Two foundational options:
- Isometrics (pain-calming): elbow straight, wrist neutral. Press the back of your hand lightly into the other hand or a table without moving. Hold 20 to 30 seconds, 4 to 5 reps.
- Slow eccentrics (building tolerance): support your forearm on a bench or thigh, palm facing down holding a light dumbbell. Use the other hand to help lift the weight up, then lower slowly for 3 to 5 seconds. 3 sets of 8 to 12.
When symptoms settle and this feels solid, a common next step is to progress toward heavy slow resistance: slow up and slow down (controlled concentric and eccentric), then gradually reintroduce faster, sport-specific work.
Start light. Many athletes begin with 2 to 5 pounds and feel humbled. That is normal. Progress by small jumps in load or reps once soreness stays mild and does not linger into the next day.
6) Use a counterforce strap strategically
A counterforce strap (the band that sits a couple inches below the painful spot) can reduce strain on the tendon during activity by changing how force is shared through the forearm muscles. It is not magic, but it can help you practice and train with less irritation.
- Wear it during play or lifting, not all day
- Place it on the forearm muscle belly, not directly on the bony elbow
- It should feel snug but not numb or tingly

7) Return smart and know when to get help
The mistake I see most is the "it felt okay today, so I played three sets" decision. Tendons punish that optimism later.
Return to play checklist
- You can grip your racket and do daily tasks with minimal pain.

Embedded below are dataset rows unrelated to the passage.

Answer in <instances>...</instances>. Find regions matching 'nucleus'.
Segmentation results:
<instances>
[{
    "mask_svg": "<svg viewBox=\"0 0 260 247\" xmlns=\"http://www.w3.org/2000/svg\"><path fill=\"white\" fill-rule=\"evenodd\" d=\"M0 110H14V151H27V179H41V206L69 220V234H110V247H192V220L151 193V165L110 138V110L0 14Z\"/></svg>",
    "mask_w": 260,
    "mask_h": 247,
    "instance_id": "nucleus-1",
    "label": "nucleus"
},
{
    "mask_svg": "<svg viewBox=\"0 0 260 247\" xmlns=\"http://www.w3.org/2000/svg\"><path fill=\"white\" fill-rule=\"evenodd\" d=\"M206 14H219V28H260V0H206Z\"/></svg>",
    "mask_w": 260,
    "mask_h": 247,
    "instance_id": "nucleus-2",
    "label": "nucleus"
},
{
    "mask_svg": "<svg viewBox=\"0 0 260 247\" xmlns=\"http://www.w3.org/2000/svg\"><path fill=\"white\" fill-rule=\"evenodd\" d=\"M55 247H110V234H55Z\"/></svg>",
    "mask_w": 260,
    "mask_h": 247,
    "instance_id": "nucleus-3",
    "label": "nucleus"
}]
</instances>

- You can do your wrist isometrics and slow wrist work with only mild discomfort.
- Your pain does not flare the next morning after light hitting or modified lifting.

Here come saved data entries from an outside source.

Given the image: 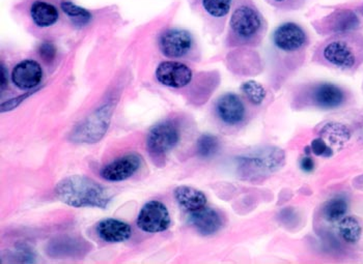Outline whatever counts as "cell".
I'll use <instances>...</instances> for the list:
<instances>
[{
	"mask_svg": "<svg viewBox=\"0 0 363 264\" xmlns=\"http://www.w3.org/2000/svg\"><path fill=\"white\" fill-rule=\"evenodd\" d=\"M55 195L62 202L72 207L106 209L111 195L106 188L85 176H72L56 185Z\"/></svg>",
	"mask_w": 363,
	"mask_h": 264,
	"instance_id": "cell-1",
	"label": "cell"
},
{
	"mask_svg": "<svg viewBox=\"0 0 363 264\" xmlns=\"http://www.w3.org/2000/svg\"><path fill=\"white\" fill-rule=\"evenodd\" d=\"M315 59L340 70H354L363 62V37L352 33L335 35L319 47Z\"/></svg>",
	"mask_w": 363,
	"mask_h": 264,
	"instance_id": "cell-2",
	"label": "cell"
},
{
	"mask_svg": "<svg viewBox=\"0 0 363 264\" xmlns=\"http://www.w3.org/2000/svg\"><path fill=\"white\" fill-rule=\"evenodd\" d=\"M230 28L238 44L257 45L265 35L266 20L252 2H242L233 11Z\"/></svg>",
	"mask_w": 363,
	"mask_h": 264,
	"instance_id": "cell-3",
	"label": "cell"
},
{
	"mask_svg": "<svg viewBox=\"0 0 363 264\" xmlns=\"http://www.w3.org/2000/svg\"><path fill=\"white\" fill-rule=\"evenodd\" d=\"M181 140L180 125L177 120H167L152 127L147 134V147L154 156H165Z\"/></svg>",
	"mask_w": 363,
	"mask_h": 264,
	"instance_id": "cell-4",
	"label": "cell"
},
{
	"mask_svg": "<svg viewBox=\"0 0 363 264\" xmlns=\"http://www.w3.org/2000/svg\"><path fill=\"white\" fill-rule=\"evenodd\" d=\"M300 100L308 106L323 110H331L342 107L346 103L347 95L344 89L337 85L322 82L308 86Z\"/></svg>",
	"mask_w": 363,
	"mask_h": 264,
	"instance_id": "cell-5",
	"label": "cell"
},
{
	"mask_svg": "<svg viewBox=\"0 0 363 264\" xmlns=\"http://www.w3.org/2000/svg\"><path fill=\"white\" fill-rule=\"evenodd\" d=\"M112 109L102 107L80 122L70 134V139L78 143H96L102 139L111 125Z\"/></svg>",
	"mask_w": 363,
	"mask_h": 264,
	"instance_id": "cell-6",
	"label": "cell"
},
{
	"mask_svg": "<svg viewBox=\"0 0 363 264\" xmlns=\"http://www.w3.org/2000/svg\"><path fill=\"white\" fill-rule=\"evenodd\" d=\"M308 42L306 31L295 22H284L280 24L272 35L273 46L284 54L301 52L306 48Z\"/></svg>",
	"mask_w": 363,
	"mask_h": 264,
	"instance_id": "cell-7",
	"label": "cell"
},
{
	"mask_svg": "<svg viewBox=\"0 0 363 264\" xmlns=\"http://www.w3.org/2000/svg\"><path fill=\"white\" fill-rule=\"evenodd\" d=\"M169 212L160 201L152 200L145 203L138 217V228L147 234H158L169 228Z\"/></svg>",
	"mask_w": 363,
	"mask_h": 264,
	"instance_id": "cell-8",
	"label": "cell"
},
{
	"mask_svg": "<svg viewBox=\"0 0 363 264\" xmlns=\"http://www.w3.org/2000/svg\"><path fill=\"white\" fill-rule=\"evenodd\" d=\"M194 41L191 33L185 29L170 28L159 38V48L167 58H183L189 54L194 48Z\"/></svg>",
	"mask_w": 363,
	"mask_h": 264,
	"instance_id": "cell-9",
	"label": "cell"
},
{
	"mask_svg": "<svg viewBox=\"0 0 363 264\" xmlns=\"http://www.w3.org/2000/svg\"><path fill=\"white\" fill-rule=\"evenodd\" d=\"M217 117L224 125L235 127L245 122L247 108L245 103L236 93H228L221 96L215 104Z\"/></svg>",
	"mask_w": 363,
	"mask_h": 264,
	"instance_id": "cell-10",
	"label": "cell"
},
{
	"mask_svg": "<svg viewBox=\"0 0 363 264\" xmlns=\"http://www.w3.org/2000/svg\"><path fill=\"white\" fill-rule=\"evenodd\" d=\"M156 79L170 88H183L191 84L194 71L183 62H163L157 68Z\"/></svg>",
	"mask_w": 363,
	"mask_h": 264,
	"instance_id": "cell-11",
	"label": "cell"
},
{
	"mask_svg": "<svg viewBox=\"0 0 363 264\" xmlns=\"http://www.w3.org/2000/svg\"><path fill=\"white\" fill-rule=\"evenodd\" d=\"M141 158L138 154H128L102 168L100 176L108 181H123L132 178L140 170Z\"/></svg>",
	"mask_w": 363,
	"mask_h": 264,
	"instance_id": "cell-12",
	"label": "cell"
},
{
	"mask_svg": "<svg viewBox=\"0 0 363 264\" xmlns=\"http://www.w3.org/2000/svg\"><path fill=\"white\" fill-rule=\"evenodd\" d=\"M11 78L18 88L22 91L33 89L42 82L43 69L35 60H23L13 69Z\"/></svg>",
	"mask_w": 363,
	"mask_h": 264,
	"instance_id": "cell-13",
	"label": "cell"
},
{
	"mask_svg": "<svg viewBox=\"0 0 363 264\" xmlns=\"http://www.w3.org/2000/svg\"><path fill=\"white\" fill-rule=\"evenodd\" d=\"M359 25L360 20L358 16L352 10L342 8L325 18L320 28H322L325 33L344 35L356 30Z\"/></svg>",
	"mask_w": 363,
	"mask_h": 264,
	"instance_id": "cell-14",
	"label": "cell"
},
{
	"mask_svg": "<svg viewBox=\"0 0 363 264\" xmlns=\"http://www.w3.org/2000/svg\"><path fill=\"white\" fill-rule=\"evenodd\" d=\"M189 223L203 236L217 234L223 225L220 214L217 210L207 207L196 212H189Z\"/></svg>",
	"mask_w": 363,
	"mask_h": 264,
	"instance_id": "cell-15",
	"label": "cell"
},
{
	"mask_svg": "<svg viewBox=\"0 0 363 264\" xmlns=\"http://www.w3.org/2000/svg\"><path fill=\"white\" fill-rule=\"evenodd\" d=\"M97 232L106 243H124L132 236L131 226L116 219H105L99 222Z\"/></svg>",
	"mask_w": 363,
	"mask_h": 264,
	"instance_id": "cell-16",
	"label": "cell"
},
{
	"mask_svg": "<svg viewBox=\"0 0 363 264\" xmlns=\"http://www.w3.org/2000/svg\"><path fill=\"white\" fill-rule=\"evenodd\" d=\"M174 195L179 205L188 212H196L207 207V196L194 188L181 185L174 190Z\"/></svg>",
	"mask_w": 363,
	"mask_h": 264,
	"instance_id": "cell-17",
	"label": "cell"
},
{
	"mask_svg": "<svg viewBox=\"0 0 363 264\" xmlns=\"http://www.w3.org/2000/svg\"><path fill=\"white\" fill-rule=\"evenodd\" d=\"M30 16L35 25L39 28H50L57 22L60 15L57 8L49 2L35 0L30 8Z\"/></svg>",
	"mask_w": 363,
	"mask_h": 264,
	"instance_id": "cell-18",
	"label": "cell"
},
{
	"mask_svg": "<svg viewBox=\"0 0 363 264\" xmlns=\"http://www.w3.org/2000/svg\"><path fill=\"white\" fill-rule=\"evenodd\" d=\"M349 203L344 197H335L329 199L324 203L322 209V216L327 222H340L347 212H348Z\"/></svg>",
	"mask_w": 363,
	"mask_h": 264,
	"instance_id": "cell-19",
	"label": "cell"
},
{
	"mask_svg": "<svg viewBox=\"0 0 363 264\" xmlns=\"http://www.w3.org/2000/svg\"><path fill=\"white\" fill-rule=\"evenodd\" d=\"M338 234L345 243L350 245L357 243L362 239V224L355 217L345 216L338 223Z\"/></svg>",
	"mask_w": 363,
	"mask_h": 264,
	"instance_id": "cell-20",
	"label": "cell"
},
{
	"mask_svg": "<svg viewBox=\"0 0 363 264\" xmlns=\"http://www.w3.org/2000/svg\"><path fill=\"white\" fill-rule=\"evenodd\" d=\"M60 8H62V12L65 14L73 20L74 23L79 26L89 23L91 18H93V16H91L89 11L77 6V4H73V2L69 1V0H62L60 2Z\"/></svg>",
	"mask_w": 363,
	"mask_h": 264,
	"instance_id": "cell-21",
	"label": "cell"
},
{
	"mask_svg": "<svg viewBox=\"0 0 363 264\" xmlns=\"http://www.w3.org/2000/svg\"><path fill=\"white\" fill-rule=\"evenodd\" d=\"M203 10L211 17L224 18L230 12L233 0H201Z\"/></svg>",
	"mask_w": 363,
	"mask_h": 264,
	"instance_id": "cell-22",
	"label": "cell"
},
{
	"mask_svg": "<svg viewBox=\"0 0 363 264\" xmlns=\"http://www.w3.org/2000/svg\"><path fill=\"white\" fill-rule=\"evenodd\" d=\"M219 149V140L211 134H203L196 143V151L199 156L210 159L216 154Z\"/></svg>",
	"mask_w": 363,
	"mask_h": 264,
	"instance_id": "cell-23",
	"label": "cell"
},
{
	"mask_svg": "<svg viewBox=\"0 0 363 264\" xmlns=\"http://www.w3.org/2000/svg\"><path fill=\"white\" fill-rule=\"evenodd\" d=\"M241 91L246 98L252 104L255 105V106L263 104L264 101L266 100V89L264 88L263 85L257 84V82L253 81V80L242 84Z\"/></svg>",
	"mask_w": 363,
	"mask_h": 264,
	"instance_id": "cell-24",
	"label": "cell"
},
{
	"mask_svg": "<svg viewBox=\"0 0 363 264\" xmlns=\"http://www.w3.org/2000/svg\"><path fill=\"white\" fill-rule=\"evenodd\" d=\"M309 149L315 156H323V158H330L333 154L331 147L322 138H315L311 141Z\"/></svg>",
	"mask_w": 363,
	"mask_h": 264,
	"instance_id": "cell-25",
	"label": "cell"
},
{
	"mask_svg": "<svg viewBox=\"0 0 363 264\" xmlns=\"http://www.w3.org/2000/svg\"><path fill=\"white\" fill-rule=\"evenodd\" d=\"M267 1L279 10L292 11L301 8L306 0H267Z\"/></svg>",
	"mask_w": 363,
	"mask_h": 264,
	"instance_id": "cell-26",
	"label": "cell"
},
{
	"mask_svg": "<svg viewBox=\"0 0 363 264\" xmlns=\"http://www.w3.org/2000/svg\"><path fill=\"white\" fill-rule=\"evenodd\" d=\"M39 55L45 62H52L56 55L55 45L50 42H44L40 45Z\"/></svg>",
	"mask_w": 363,
	"mask_h": 264,
	"instance_id": "cell-27",
	"label": "cell"
},
{
	"mask_svg": "<svg viewBox=\"0 0 363 264\" xmlns=\"http://www.w3.org/2000/svg\"><path fill=\"white\" fill-rule=\"evenodd\" d=\"M300 168H301L302 171L306 172V173H311V172L315 170V161H313L311 156H306L300 160Z\"/></svg>",
	"mask_w": 363,
	"mask_h": 264,
	"instance_id": "cell-28",
	"label": "cell"
},
{
	"mask_svg": "<svg viewBox=\"0 0 363 264\" xmlns=\"http://www.w3.org/2000/svg\"><path fill=\"white\" fill-rule=\"evenodd\" d=\"M0 71H1V80H0V86H1V91H4V87L8 85V71L4 68V64H1L0 66Z\"/></svg>",
	"mask_w": 363,
	"mask_h": 264,
	"instance_id": "cell-29",
	"label": "cell"
},
{
	"mask_svg": "<svg viewBox=\"0 0 363 264\" xmlns=\"http://www.w3.org/2000/svg\"><path fill=\"white\" fill-rule=\"evenodd\" d=\"M362 14H363V8H362Z\"/></svg>",
	"mask_w": 363,
	"mask_h": 264,
	"instance_id": "cell-30",
	"label": "cell"
}]
</instances>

A simple ramp for tennis or pickleball
- Day 1 to 3: 10 to 15 minutes of easy mini-tennis or dinking, no serves, avoid high-pace backhands. Stop while it still feels good.
- Next 2 sessions: 20 to 30 minutes, add controlled groundstrokes. Keep intensity at 60 to 70 percent.

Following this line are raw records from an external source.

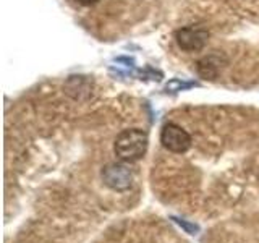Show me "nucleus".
I'll list each match as a JSON object with an SVG mask.
<instances>
[{
	"label": "nucleus",
	"instance_id": "2",
	"mask_svg": "<svg viewBox=\"0 0 259 243\" xmlns=\"http://www.w3.org/2000/svg\"><path fill=\"white\" fill-rule=\"evenodd\" d=\"M175 40L178 47L185 52H198L207 44L209 40V31L201 26V24H190L177 29Z\"/></svg>",
	"mask_w": 259,
	"mask_h": 243
},
{
	"label": "nucleus",
	"instance_id": "1",
	"mask_svg": "<svg viewBox=\"0 0 259 243\" xmlns=\"http://www.w3.org/2000/svg\"><path fill=\"white\" fill-rule=\"evenodd\" d=\"M148 133L138 128H130L117 135L115 143H113V151L120 160L136 162L144 157L146 151H148Z\"/></svg>",
	"mask_w": 259,
	"mask_h": 243
},
{
	"label": "nucleus",
	"instance_id": "3",
	"mask_svg": "<svg viewBox=\"0 0 259 243\" xmlns=\"http://www.w3.org/2000/svg\"><path fill=\"white\" fill-rule=\"evenodd\" d=\"M160 143L170 152L182 154V152L190 149L191 136L180 125H177V124H165L164 128H162V133H160Z\"/></svg>",
	"mask_w": 259,
	"mask_h": 243
},
{
	"label": "nucleus",
	"instance_id": "4",
	"mask_svg": "<svg viewBox=\"0 0 259 243\" xmlns=\"http://www.w3.org/2000/svg\"><path fill=\"white\" fill-rule=\"evenodd\" d=\"M102 180L112 190L126 191L133 185V174L125 164L112 162L102 169Z\"/></svg>",
	"mask_w": 259,
	"mask_h": 243
},
{
	"label": "nucleus",
	"instance_id": "7",
	"mask_svg": "<svg viewBox=\"0 0 259 243\" xmlns=\"http://www.w3.org/2000/svg\"><path fill=\"white\" fill-rule=\"evenodd\" d=\"M76 2L79 4V5H84V7H91V5H94L97 0H76Z\"/></svg>",
	"mask_w": 259,
	"mask_h": 243
},
{
	"label": "nucleus",
	"instance_id": "5",
	"mask_svg": "<svg viewBox=\"0 0 259 243\" xmlns=\"http://www.w3.org/2000/svg\"><path fill=\"white\" fill-rule=\"evenodd\" d=\"M227 63V59L222 54H210L198 62V73L206 79H215L222 65Z\"/></svg>",
	"mask_w": 259,
	"mask_h": 243
},
{
	"label": "nucleus",
	"instance_id": "6",
	"mask_svg": "<svg viewBox=\"0 0 259 243\" xmlns=\"http://www.w3.org/2000/svg\"><path fill=\"white\" fill-rule=\"evenodd\" d=\"M174 221L178 224V225H182L183 227V229L186 230V232H188V233H191V235H194V233H196L199 229H198V225H194V224H190V222H186V221H183V219H174Z\"/></svg>",
	"mask_w": 259,
	"mask_h": 243
}]
</instances>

- Then: Add serves and harder hitting last, and increase total time by about 10 to 15 minutes per session if next-day symptoms stay calm.
When to see a doctor or physical therapist
Get evaluated if any of the following are true:
- Pain lasts longer than 6 to 8 weeks despite smart modifications and loading
- You have significant weakness or dropping objects
- Numbness or tingling travels into the hand (could suggest nerve involvement)
- Pain is severe after a specific incident (possible tear or different injury)
- Your elbow is swollen, red, hot, or you have fever
A clinician can confirm the diagnosis, rule out lookalikes like radial tunnel syndrome or neck-related nerve issues, and tailor a loading plan. Sometimes a technique session with a coach is just as valuable as a medical appointment if your mechanics are the main driver.
What not to do
- Do not keep playing through sharp, escalating pain just to finish the session.
- Do not crank the strap down until your hand tingles.
- Do not turn every day into an aggressive stretching contest.
- Be careful with relying on NSAIDs to mask pain so you can do the same workload.
Quick recap: your next 7 days
- Calm it down: relative rest and pain-under-3 rule
- Remove the trigger: grip and gear tweaks, adjust lifting grips and volume
- Build it back: daily mobility plus slow progressive tendon loading
- Return smart: short sessions first, intensity last
Tennis elbow is frustrating, but it is also beatable. Treat it like a training problem instead of a mystery, and you give yourself the best chance to get back out there without that nagging outside-elbow bite on every swing.